Microsoft's Iain McDonald happily describes himself as a geek and a dork, but as the project manager for Windows 2000 and project director for Windows XP, he changed the way we work, play and communicate. Meet Iain McDonald: super geek.

"The weird thing about Windows is the sheer numbers that
you deal with," he says. "You end up with a very different sense of scale than really any other product you ever work on."

But McDonald doesn't wander the world marvelling at the impact of his handy work.

"The most fun thing about making software is [the way] people use it and do things in ways you've never thought of when you're in the original design [phase]," he says, "Not sitting around chest-beating [saying] look at how good I am."

McDonald, 42, is based at Microsoft's US head office in Redmond, Washington, but was born in Sydney and spent his twenties playing music, teaching windsurfing and filling computer contracts for a living.

He joined Microsoft in 1991 answering telephones in the Australian product support department before moving to the United States a year later to begin a six-year stint working in the exchange server development team.

At the end of 1998, he became project manager for Windows 2000 and subsequently project director for Windows XP and Windows Server 2003.

"I'm absolutely a geek - technology's fun," he says. "You end up after a while discovering you actually have a career [in it] ... which is always a bit of a shock."

McDonald now heads up the windows server programme and says the key to keeping pace with advancing technology is maintaining an open mind.

"What we were seeing 15 years ago seems like a bit of a joke to us now", he says. "The base thing is fear. If you remove fear of the thing that you're dealing with [then] anything's easy to learn."

And the open, college-like atmosphere at Microsoft is ideal for pushing the technological boundary, he says.

"For all the ways that Microsoft is vilified, it's a pretty cool corporate culture. I went to work today in a pair of shorts, a pair of thongs and an old ratty T-shirt."

Entries supplied

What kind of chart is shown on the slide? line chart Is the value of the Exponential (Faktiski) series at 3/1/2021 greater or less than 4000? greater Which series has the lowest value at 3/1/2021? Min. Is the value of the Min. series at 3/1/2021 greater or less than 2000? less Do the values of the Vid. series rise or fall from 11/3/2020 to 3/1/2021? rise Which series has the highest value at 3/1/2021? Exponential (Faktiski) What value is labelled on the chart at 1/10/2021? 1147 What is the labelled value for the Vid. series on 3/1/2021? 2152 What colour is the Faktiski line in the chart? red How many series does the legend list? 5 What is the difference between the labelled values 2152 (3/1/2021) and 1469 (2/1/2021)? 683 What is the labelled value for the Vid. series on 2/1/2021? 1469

--

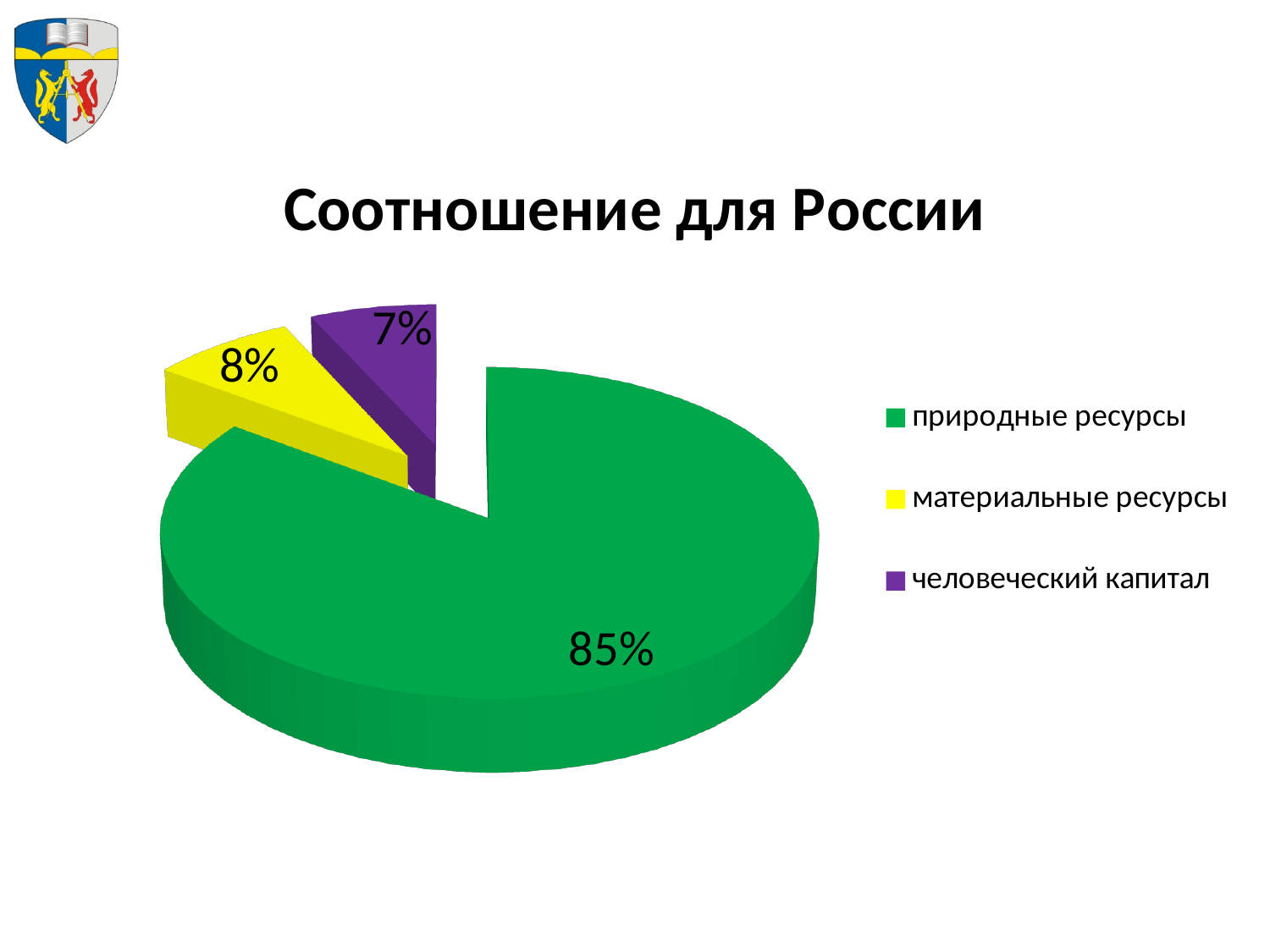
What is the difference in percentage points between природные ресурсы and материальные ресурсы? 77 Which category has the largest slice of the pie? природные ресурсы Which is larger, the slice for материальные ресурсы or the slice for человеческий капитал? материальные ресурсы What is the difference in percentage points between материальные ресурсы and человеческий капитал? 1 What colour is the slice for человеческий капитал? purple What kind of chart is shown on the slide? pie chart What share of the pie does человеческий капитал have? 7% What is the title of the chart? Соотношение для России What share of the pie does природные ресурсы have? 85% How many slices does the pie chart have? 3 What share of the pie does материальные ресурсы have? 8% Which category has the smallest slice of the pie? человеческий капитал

...

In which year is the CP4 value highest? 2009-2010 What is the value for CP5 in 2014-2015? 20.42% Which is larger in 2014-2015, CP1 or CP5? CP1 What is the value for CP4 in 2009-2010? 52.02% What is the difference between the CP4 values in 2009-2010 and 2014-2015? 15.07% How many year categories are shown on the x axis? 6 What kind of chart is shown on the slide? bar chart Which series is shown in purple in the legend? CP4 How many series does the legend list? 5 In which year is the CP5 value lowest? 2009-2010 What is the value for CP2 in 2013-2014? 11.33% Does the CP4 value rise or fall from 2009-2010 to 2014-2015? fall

Tasks
a) In the profile of Iain McDonald, what reason does he give for why anything becomes easy to learn? Answer in one to three sentences.
b) Continue the profile of Iain McDonald, starting after its final sentence.
The records were taken from a different source than the profile of Iain McDonald.

Answer section
a) McDonald says the base obstacle is fear. If you remove fear of the thing you're dealing with, then anything is easy to learn.

b)
But the expectation to succeed is high.

"Its not all bunnies and flowers. If you're not on your game you are going to get caught out eventually," McDonald says.

To make sure that doesn't happen, McDonald keeps talking to the customers who have come to rely on his products.

"For us going and having discussions with people and finding out what we can be doing better is probably one of the most important things we can do," he says. "If you're always coming out with the attitude that you know everything, you're sure to be whacked on the side of the head pretty quickly."

McDonald says he likes to look people in the eye and hear their response, and speaking at the Microsoft Tech Ed conference, running in Auckland until tomorrow, provided the perfect opportunity.

McDonald yesterday gave the conference a taste of Microsoft's latest technologies, including the Windows Vista operating system expected in the second half of next year, software development tool Visual Studio 2005, and SQL server 2005.

Iain McDonald

Who: Director of Windows server group at Microsoft.

Favourite gadget: Sonos digital music delivery system.

Next big thing: Convergence of technology in the home.

Alternative career: Music industry recording engineer.

Spare time: Family, snowboarding and riding his Harley-Davidson.

Favourite science fiction movie: The Fifth Element.